In the Sun Belt, the Harvard study found the very presence of housing drove migration, creating a virtuous cycle of housing abundance, job creation, and economic growth.
Some Midwest cities get the message. In Cincinnati, long plagued by depopulation, city and business leaders are leveraging the prospect of climate migration to push housing and transit reforms that will benefit the city regardless of who arrives.

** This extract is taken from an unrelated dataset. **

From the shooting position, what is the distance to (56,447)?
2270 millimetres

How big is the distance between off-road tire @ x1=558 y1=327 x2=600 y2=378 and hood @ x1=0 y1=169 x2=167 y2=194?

This fall, the Cincinnati Regional Chamber of Commerce released its first-ever climate migration report, warning: “Limited housing supply and declining affordability could limit Cincinnati’s ability to absorb growth without negative effects on current residents…To meet rising housing demand, the Cincinnati region, including the City of Cincinnati, must reform development and land use policies to make construction easier and encourage a variety of housing types, especially in walkable neighborhoods and near public transit.”
(Un)sticking the Landing
In his sweeping analysis of America’s climate future, Newkirk doesn’t share too much optimism. But he does end with a nod to civic engagement around climate change in multiple frontline communities. Americans from post-fire Altadena on the West Coast to Miami’s high ground and New Orleans’s Lower Ninth Ward are engaged in all types of climate activism. We’ll need more of those same efforts in receiving cities across the Great Lakes region.
Local advocates in places like Detroit, Cincinnati, and Buffalo can play a critical role in helping city hall decide what gets built, when, and where. Through proactive and persistent engagement, we can ensure that Americans will have greater opportunity to move to climate-desirable places on their own terms, within their means—and that receiving cities can better harness population inflows for equitable economic growth well into our climate future.